Le truc, c’est qu’il y a une nuance que j’avais oublié de faire : ne pas se prendre au sérieux, c’est super, mais dans une certaine mesure. Je crois que, parfois, j’ai tendance à confondre « ne pas se prendre au sérieux » et « se dévaloriser »…. Et à voir à quel point, dans la vie courante, nous sommes nombreux et nombreuses à montrer des signes extérieures de manque de confiance en soi, je ne pense pas être la seule à tout mélanger.
Je crois que, parfois, j’ai tendance à confondre « ne pas se prendre au sérieux » et « se dévaloriser ».
Tout est une question d’intention, de « pourquoi faire la blague ». Dans mon cas, la plupart du temps, je fais une blague qui me dégrade aux yeux de mes interlocuteurs parce que je ne sais pas quoi dire et que ça me met davantage mal à l’aise de ne rien dire que de dire n’importe quoi. Ce n’est pas des plus agréables. Alors que, quand je fais la blague dans le seul but de faire marrer tout le monde, les autres ET moi, tout se passe beaucoup mieux.

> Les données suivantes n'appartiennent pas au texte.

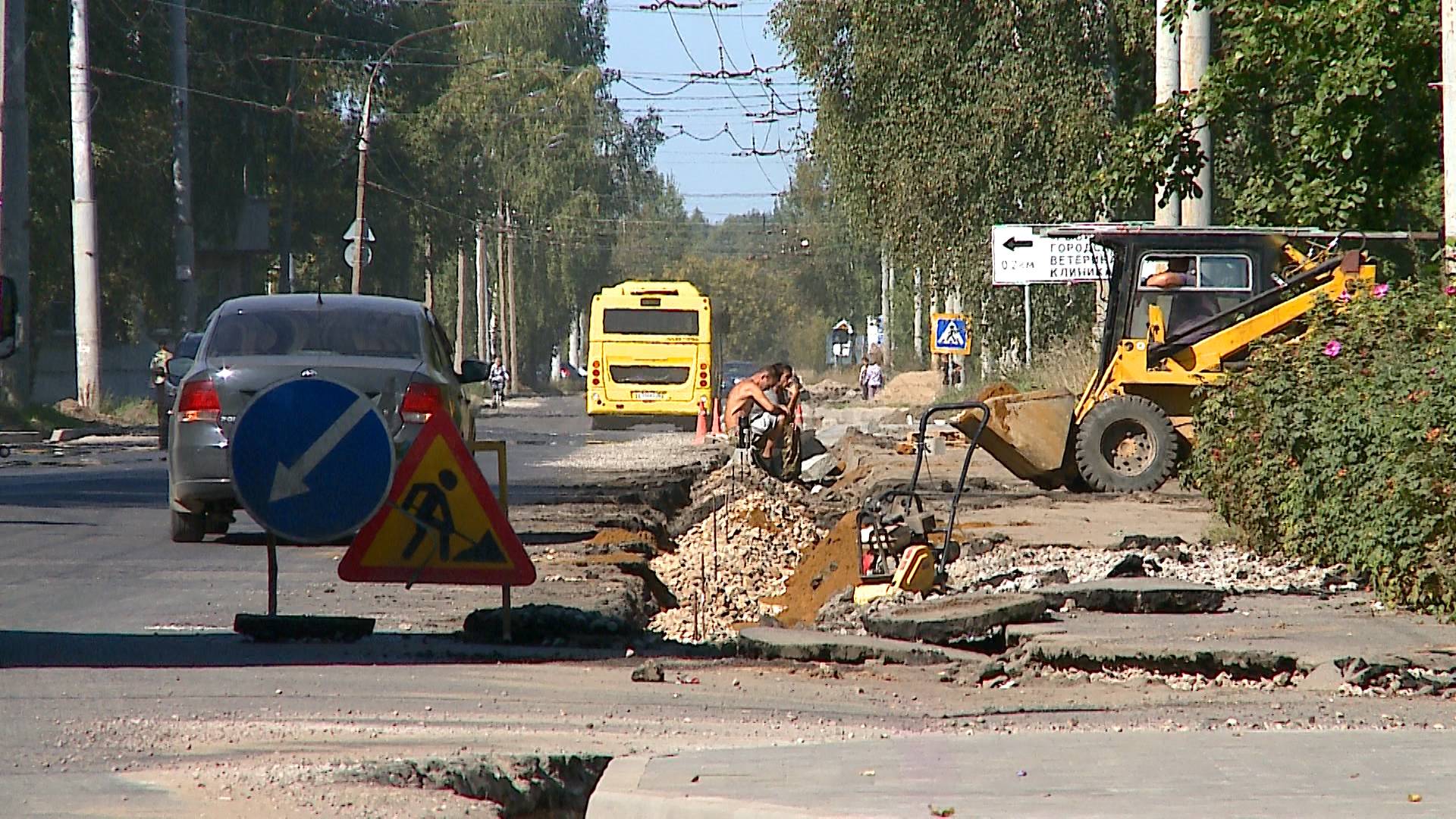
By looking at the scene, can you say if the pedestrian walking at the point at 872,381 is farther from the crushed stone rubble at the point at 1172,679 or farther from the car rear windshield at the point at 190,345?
the crushed stone rubble at the point at 1172,679

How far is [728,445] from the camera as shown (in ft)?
115

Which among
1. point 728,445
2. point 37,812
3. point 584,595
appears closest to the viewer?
point 37,812

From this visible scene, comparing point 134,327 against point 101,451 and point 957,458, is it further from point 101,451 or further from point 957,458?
point 957,458

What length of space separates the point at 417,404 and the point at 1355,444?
20.1ft

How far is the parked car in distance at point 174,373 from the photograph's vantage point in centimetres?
1461

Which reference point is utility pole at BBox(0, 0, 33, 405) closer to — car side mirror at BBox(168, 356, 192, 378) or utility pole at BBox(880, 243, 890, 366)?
car side mirror at BBox(168, 356, 192, 378)

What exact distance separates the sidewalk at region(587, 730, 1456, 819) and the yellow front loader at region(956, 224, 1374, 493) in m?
13.8

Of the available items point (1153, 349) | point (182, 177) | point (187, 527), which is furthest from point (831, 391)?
point (187, 527)

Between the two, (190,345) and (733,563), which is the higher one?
(190,345)

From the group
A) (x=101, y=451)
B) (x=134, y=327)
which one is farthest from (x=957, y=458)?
(x=134, y=327)

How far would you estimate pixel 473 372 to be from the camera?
14.4 metres

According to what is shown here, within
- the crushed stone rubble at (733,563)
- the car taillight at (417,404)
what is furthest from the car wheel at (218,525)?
the crushed stone rubble at (733,563)

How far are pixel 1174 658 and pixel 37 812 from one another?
4996mm

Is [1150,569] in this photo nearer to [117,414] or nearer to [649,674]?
[649,674]
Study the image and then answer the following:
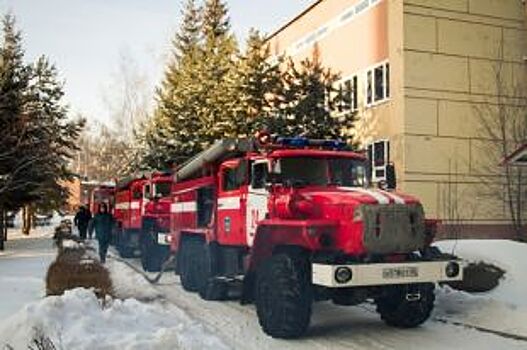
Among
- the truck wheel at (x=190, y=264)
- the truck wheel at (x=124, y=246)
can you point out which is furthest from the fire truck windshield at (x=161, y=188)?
the truck wheel at (x=190, y=264)

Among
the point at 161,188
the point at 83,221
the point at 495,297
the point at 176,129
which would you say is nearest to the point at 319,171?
the point at 495,297

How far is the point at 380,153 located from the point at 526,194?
5045 mm

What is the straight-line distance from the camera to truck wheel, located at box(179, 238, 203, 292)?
14.6m

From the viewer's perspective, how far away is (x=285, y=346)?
9.47 meters

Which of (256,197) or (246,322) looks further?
(256,197)

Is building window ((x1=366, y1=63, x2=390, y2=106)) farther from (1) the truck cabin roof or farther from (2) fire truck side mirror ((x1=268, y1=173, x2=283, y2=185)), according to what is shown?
(2) fire truck side mirror ((x1=268, y1=173, x2=283, y2=185))

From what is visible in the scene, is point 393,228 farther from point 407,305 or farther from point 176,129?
point 176,129

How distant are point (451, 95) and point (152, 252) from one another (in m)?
11.4

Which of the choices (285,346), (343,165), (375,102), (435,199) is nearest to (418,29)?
(375,102)

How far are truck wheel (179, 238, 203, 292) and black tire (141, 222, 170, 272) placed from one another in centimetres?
500

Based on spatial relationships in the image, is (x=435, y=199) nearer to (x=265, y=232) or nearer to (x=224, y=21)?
(x=265, y=232)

Exemple parmi tant d’autres : dans la vidéo de la plongée à l’UCPA, à un moment, Marion dit « j’ai un gabarit d’avant-centre au rugby », ce qui est drôle. Moi, au lieu de fermer ma mouille, ou de trouver un vrai bon mot, j’ai eu envie de renchérir et j’ai dit « moi j’ai un corps à manger trop de frites devant la télé », ce qui n’est gentil ni pour moi, ni pour mon corps. C’est dévalorisant pour moi-même, et c’est pas cool : je fais attention à tout, je pèse mes mots dans chacune de mes blagues pour ne blesser personne, et je voilà que je juge mon poids toute seule.

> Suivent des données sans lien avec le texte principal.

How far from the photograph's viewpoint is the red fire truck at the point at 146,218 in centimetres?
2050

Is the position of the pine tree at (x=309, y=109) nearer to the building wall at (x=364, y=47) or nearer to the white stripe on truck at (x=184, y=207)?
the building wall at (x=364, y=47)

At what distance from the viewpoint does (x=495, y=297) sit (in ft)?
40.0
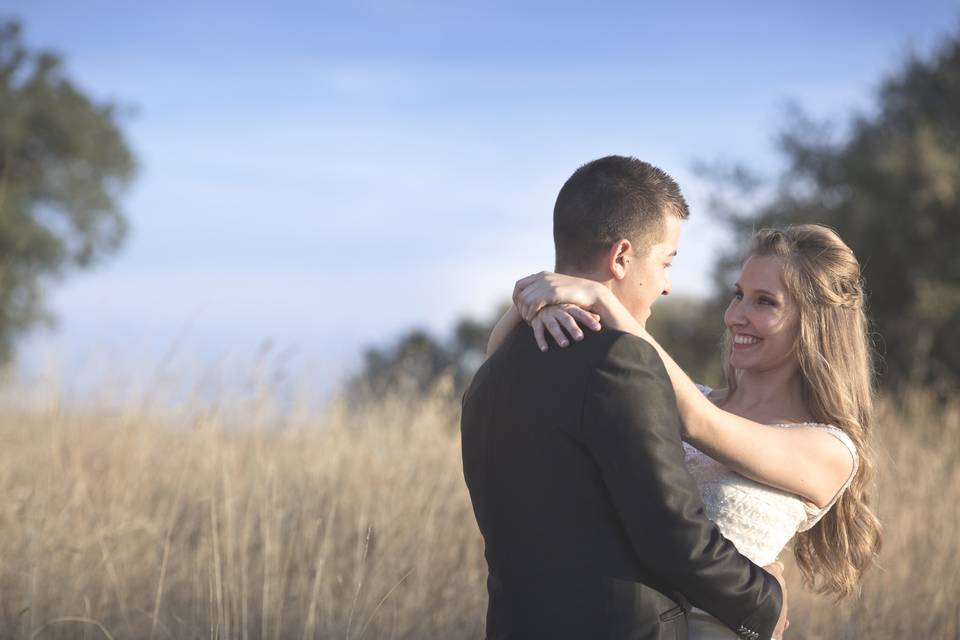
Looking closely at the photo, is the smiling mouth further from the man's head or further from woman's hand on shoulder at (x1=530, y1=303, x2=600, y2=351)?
woman's hand on shoulder at (x1=530, y1=303, x2=600, y2=351)

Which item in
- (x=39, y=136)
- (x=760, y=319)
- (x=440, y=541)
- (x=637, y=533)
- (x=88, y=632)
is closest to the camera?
(x=637, y=533)

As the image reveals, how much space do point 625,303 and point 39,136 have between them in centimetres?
2178

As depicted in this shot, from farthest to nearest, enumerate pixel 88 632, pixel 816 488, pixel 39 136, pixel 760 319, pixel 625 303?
pixel 39 136 < pixel 88 632 < pixel 760 319 < pixel 816 488 < pixel 625 303

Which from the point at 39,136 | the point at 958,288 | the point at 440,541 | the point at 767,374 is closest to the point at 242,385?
the point at 440,541

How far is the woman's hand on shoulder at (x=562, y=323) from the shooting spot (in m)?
2.28

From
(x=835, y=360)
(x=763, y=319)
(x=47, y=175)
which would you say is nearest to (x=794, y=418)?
(x=835, y=360)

Je mange même pas beaucoup de frites devant la télé. Je mange même pas beaucoup de frites, en fait, maintenant que j’y pense. Cette blague est donc doublement problématique pour moi-même : elle donne l’impression que je me rabaisse, et en plus, c’est un mensonge. C’est du coup même pas de l’autodérision. Ici, je ne ris pas de moi, d’un truc qui me concerne. Je fais une blague pour combler un vide, et éventuellement pour anticiper quelques commentaires éventuels de personnes me trouvant peut-être trop grosse.
Ça fait beaucoup d’incertitudes : preuve que j’aurais pu me passer de faire cette vanne.
Le truc, c’est que je me suis souvent servie de l’autodérision comme d’un bouclier. À la pré-adolescence et à l’adolescence, c’était presque devenu indispensable pour moi : j’étais complexée, je trouvais que mes traits étaient ingrats, et j’avais de l’acné. Ce n’est rien de dramatique : c’est simplement l’adolescence. C’est comme ça pour plein de gens aux hormones rendues dingues par cette période de la vie ; on a beau, dans ces cas-là, savoir que ça passera, on essaie quand même de trouver des stratégies pour ne pas trop morfler. La mienne, donc, c’était l’autodérision.
À cet âge là, les moqueries font bien plus de dégâts que quand on a grandi un peu, et comme j’avais l’air tellement complexée, c’était bien plus drôle pour les gens qui aiment s’en prendre aux faibles de m’insulter moi. C’est plus rigolo de voir quelqu’un rougir quand on lui dit qu’il a un gros cul que de se prendre un coup bien mérité dans l’estime de soi grâce à une réplique bien sentie.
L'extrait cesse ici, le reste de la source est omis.